* BEGIN RAW RECORDS *

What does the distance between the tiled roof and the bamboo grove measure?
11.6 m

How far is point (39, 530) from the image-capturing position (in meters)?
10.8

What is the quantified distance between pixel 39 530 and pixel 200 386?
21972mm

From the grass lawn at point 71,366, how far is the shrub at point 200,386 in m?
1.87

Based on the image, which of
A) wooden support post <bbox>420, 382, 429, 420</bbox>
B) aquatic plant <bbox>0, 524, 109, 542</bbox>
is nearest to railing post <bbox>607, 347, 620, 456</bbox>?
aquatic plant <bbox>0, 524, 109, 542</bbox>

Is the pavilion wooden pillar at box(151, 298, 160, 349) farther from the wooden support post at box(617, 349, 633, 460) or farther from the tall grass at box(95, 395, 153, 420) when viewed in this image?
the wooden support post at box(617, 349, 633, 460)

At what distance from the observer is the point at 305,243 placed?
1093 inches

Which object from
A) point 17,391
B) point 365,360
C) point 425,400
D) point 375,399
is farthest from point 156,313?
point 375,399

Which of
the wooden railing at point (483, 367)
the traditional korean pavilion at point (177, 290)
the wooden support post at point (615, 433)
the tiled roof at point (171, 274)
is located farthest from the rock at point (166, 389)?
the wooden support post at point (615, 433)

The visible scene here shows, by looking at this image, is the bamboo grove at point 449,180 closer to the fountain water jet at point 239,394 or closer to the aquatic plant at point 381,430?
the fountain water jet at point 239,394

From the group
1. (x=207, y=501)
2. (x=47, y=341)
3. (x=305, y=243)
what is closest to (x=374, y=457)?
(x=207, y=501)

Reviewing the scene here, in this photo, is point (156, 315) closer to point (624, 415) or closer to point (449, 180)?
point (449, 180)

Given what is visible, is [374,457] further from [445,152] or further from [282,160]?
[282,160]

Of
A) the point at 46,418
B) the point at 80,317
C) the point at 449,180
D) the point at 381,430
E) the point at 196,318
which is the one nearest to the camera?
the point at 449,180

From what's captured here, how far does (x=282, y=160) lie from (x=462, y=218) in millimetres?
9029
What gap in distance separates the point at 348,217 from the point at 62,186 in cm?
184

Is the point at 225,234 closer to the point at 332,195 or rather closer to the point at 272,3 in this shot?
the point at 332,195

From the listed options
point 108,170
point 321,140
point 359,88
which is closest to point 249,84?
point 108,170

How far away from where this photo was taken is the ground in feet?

* END RAW RECORDS *

**EXERCISE TASK**
Please convert all the lines above into a Markdown table with two columns, Row and Line, numbering each row and leaving out blank lines.

**TASK RESPONSE**
| Row | Line |
|---|---|
| 1 | What does the distance between the tiled roof and the bamboo grove measure? |
| 2 | 11.6 m |
| 3 | How far is point (39, 530) from the image-capturing position (in meters)? |
| 4 | 10.8 |
| 5 | What is the quantified distance between pixel 39 530 and pixel 200 386? |
| 6 | 21972mm |
| 7 | From the grass lawn at point 71,366, how far is the shrub at point 200,386 in m? |
| 8 | 1.87 |
| 9 | Based on the image, which of |
| 10 | A) wooden support post <bbox>420, 382, 429, 420</bbox> |
| 11 | B) aquatic plant <bbox>0, 524, 109, 542</bbox> |
| 12 | is nearest to railing post <bbox>607, 347, 620, 456</bbox>? |
| 13 | aquatic plant <bbox>0, 524, 109, 542</bbox> |
| 14 | Is the pavilion wooden pillar at box(151, 298, 160, 349) farther from the wooden support post at box(617, 349, 633, 460) or farther from the tall grass at box(95, 395, 153, 420) when viewed in this image? |
| 15 | the wooden support post at box(617, 349, 633, 460) |
| 16 | At what distance from the observer is the point at 305,243 placed? |
| 17 | 1093 inches |
| 18 | Which object from |
| 19 | A) point 17,391 |
| 20 | B) point 365,360 |
| 21 | C) point 425,400 |
| 22 | D) point 375,399 |
| 23 | is farthest from point 156,313? |
| 24 | point 375,399 |
| 25 | Which of |
| 26 | the wooden railing at point (483, 367) |
| 27 | the traditional korean pavilion at point (177, 290) |
| 28 | the wooden support post at point (615, 433) |
| 29 | the tiled roof at point (171, 274) |
| 30 | is located farthest from the rock at point (166, 389)? |
| 31 | the wooden support post at point (615, 433) |
| 32 | The visible scene here shows, by looking at this image, is the bamboo grove at point 449,180 closer to the fountain water jet at point 239,394 or closer to the aquatic plant at point 381,430? |
| 33 | the fountain water jet at point 239,394 |
| 34 | From the group |
| 35 | 1. (x=207, y=501) |
| 36 | 2. (x=47, y=341) |
| 37 | 3. (x=305, y=243) |
| 38 | what is closest to (x=374, y=457)? |
| 39 | (x=207, y=501) |
| 40 | Reviewing the scene here, in this photo, is point (156, 315) closer to point (624, 415) or closer to point (449, 180)? |
| 41 | point (449, 180) |
| 42 | Given what is visible, is [374,457] further from [445,152] or further from [282,160]? |
| 43 | [282,160] |
| 44 | Of |
| 45 | A) the point at 46,418 |
| 46 | B) the point at 80,317 |
| 47 | C) the point at 449,180 |
| 48 | D) the point at 381,430 |
| 49 | E) the point at 196,318 |
| 50 | which is the one nearest to the camera? |
| 51 | the point at 449,180 |
| 52 | From what's captured here, how far does (x=282, y=160) lie from (x=462, y=218) in millimetres? |
| 53 | 9029 |
| 54 | What gap in distance separates the point at 348,217 from the point at 62,186 in cm? |
| 55 | 184 |
| 56 | Is the point at 225,234 closer to the point at 332,195 or rather closer to the point at 272,3 in this shot? |
| 57 | the point at 332,195 |
| 58 | From the listed options |
| 59 | point 108,170 |
| 60 | point 321,140 |
| 61 | point 359,88 |
| 62 | which is closest to point 249,84? |
| 63 | point 108,170 |
| 64 | How far away from where this photo was taken is the ground in feet? |